***** Dataset extract

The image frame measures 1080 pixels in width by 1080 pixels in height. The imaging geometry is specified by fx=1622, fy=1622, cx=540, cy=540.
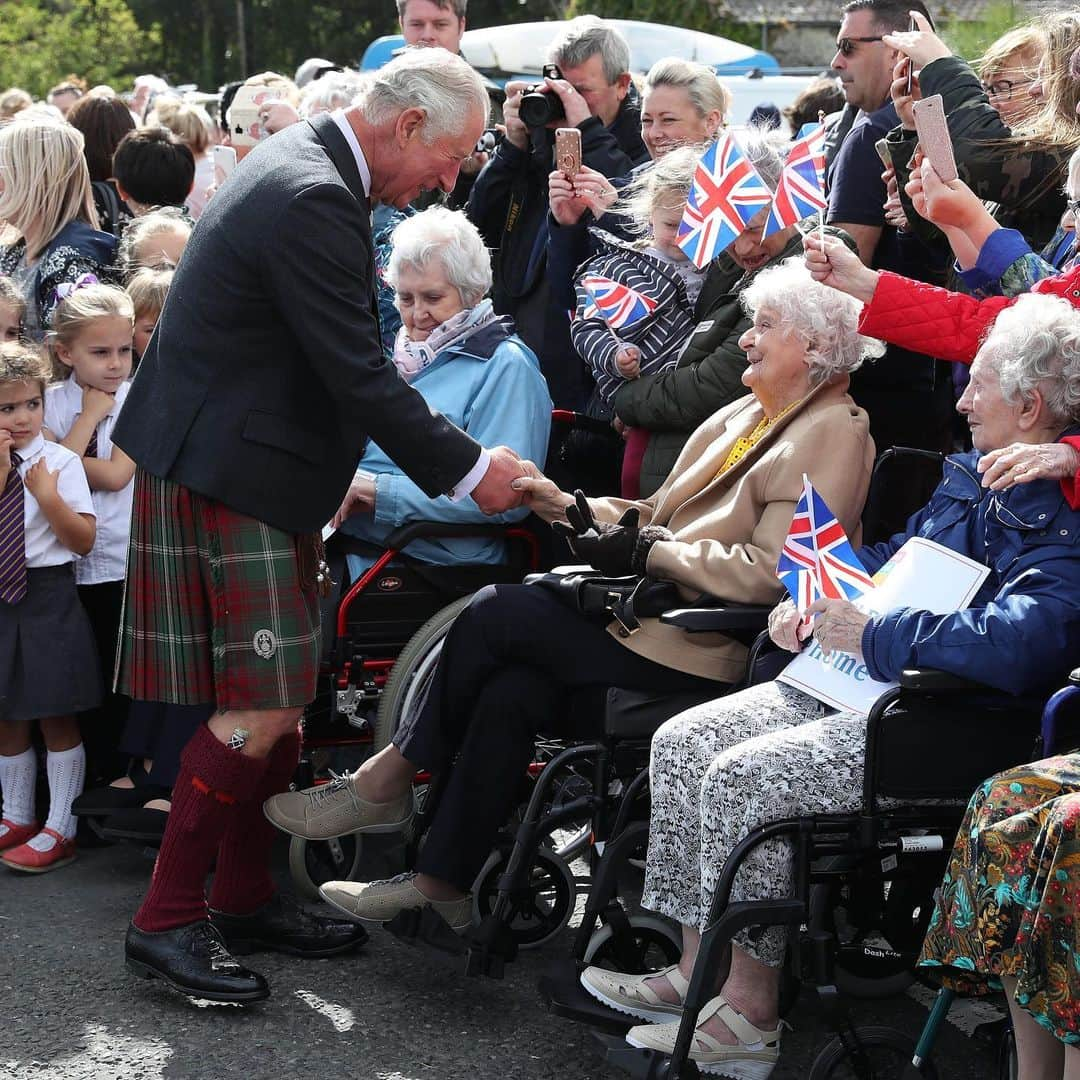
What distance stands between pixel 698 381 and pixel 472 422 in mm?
635

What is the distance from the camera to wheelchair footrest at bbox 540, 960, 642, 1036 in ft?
10.9

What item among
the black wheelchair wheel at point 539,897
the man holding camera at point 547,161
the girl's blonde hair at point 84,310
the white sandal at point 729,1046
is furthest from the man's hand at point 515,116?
the white sandal at point 729,1046

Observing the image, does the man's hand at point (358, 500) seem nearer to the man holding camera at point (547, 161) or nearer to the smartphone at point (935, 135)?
the man holding camera at point (547, 161)

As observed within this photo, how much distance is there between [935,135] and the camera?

**********

**Problem statement:** Reproduce every one of the entries above word for word, leaving out the pictures.

**Output below:**
The image frame measures 1080 pixels in width by 1080 pixels in height. The imaging geometry is specified by fx=1622, fy=1622, cx=540, cy=540.
What distance stands between pixel 698 381 and pixel 472 422 in mm?
635

What is the distance from the camera to wheelchair footrest at bbox 540, 960, 642, 1036 in ft?
10.9

What item among
the black wheelchair wheel at point 539,897
the man holding camera at point 547,161
the girl's blonde hair at point 84,310
the white sandal at point 729,1046
is furthest from the man's hand at point 515,116?
the white sandal at point 729,1046

Observing the image, does the man's hand at point (358, 500) seem nearer to the man holding camera at point (547, 161) or nearer to the smartphone at point (935, 135)?
the man holding camera at point (547, 161)

As observed within this photo, how much distance is there between [935,135] and the camera?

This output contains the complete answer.